Listing →
** Begin **
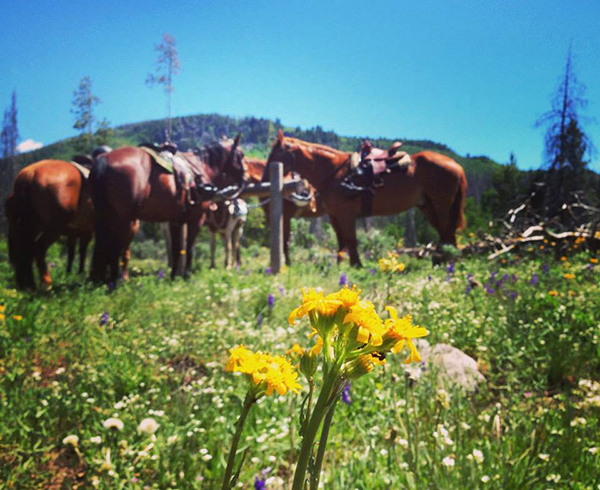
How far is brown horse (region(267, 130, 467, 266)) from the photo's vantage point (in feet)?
25.4

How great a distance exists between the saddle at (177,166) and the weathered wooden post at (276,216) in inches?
56.9

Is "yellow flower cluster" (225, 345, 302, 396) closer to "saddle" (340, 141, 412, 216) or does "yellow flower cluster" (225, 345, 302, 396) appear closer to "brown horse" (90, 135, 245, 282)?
"brown horse" (90, 135, 245, 282)

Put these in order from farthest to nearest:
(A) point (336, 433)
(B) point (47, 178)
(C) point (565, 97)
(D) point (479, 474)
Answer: (C) point (565, 97)
(B) point (47, 178)
(A) point (336, 433)
(D) point (479, 474)

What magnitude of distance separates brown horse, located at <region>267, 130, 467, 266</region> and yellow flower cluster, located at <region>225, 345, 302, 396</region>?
6.97 metres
** End **
Task goal →
Rewrite all the rows above as a single numbered list with one line per item, skipping blank lines and leaving out the pictures.

Task result →
1. How far is brown horse (region(267, 130, 467, 266)) from the photo's vantage point (in feet)?
2. 25.4
3. How great a distance exists between the saddle at (177,166) and the weathered wooden post at (276,216) in inches?
4. 56.9
5. Is "yellow flower cluster" (225, 345, 302, 396) closer to "saddle" (340, 141, 412, 216) or does "yellow flower cluster" (225, 345, 302, 396) appear closer to "brown horse" (90, 135, 245, 282)?
6. "brown horse" (90, 135, 245, 282)
7. Put these in order from farthest to nearest:
8. (A) point (336, 433)
9. (B) point (47, 178)
10. (C) point (565, 97)
11. (D) point (479, 474)
12. Answer: (C) point (565, 97)
13. (B) point (47, 178)
14. (A) point (336, 433)
15. (D) point (479, 474)
16. What magnitude of distance separates brown horse, located at <region>267, 130, 467, 266</region> and yellow flower cluster, located at <region>225, 345, 302, 396</region>?
17. 6.97 metres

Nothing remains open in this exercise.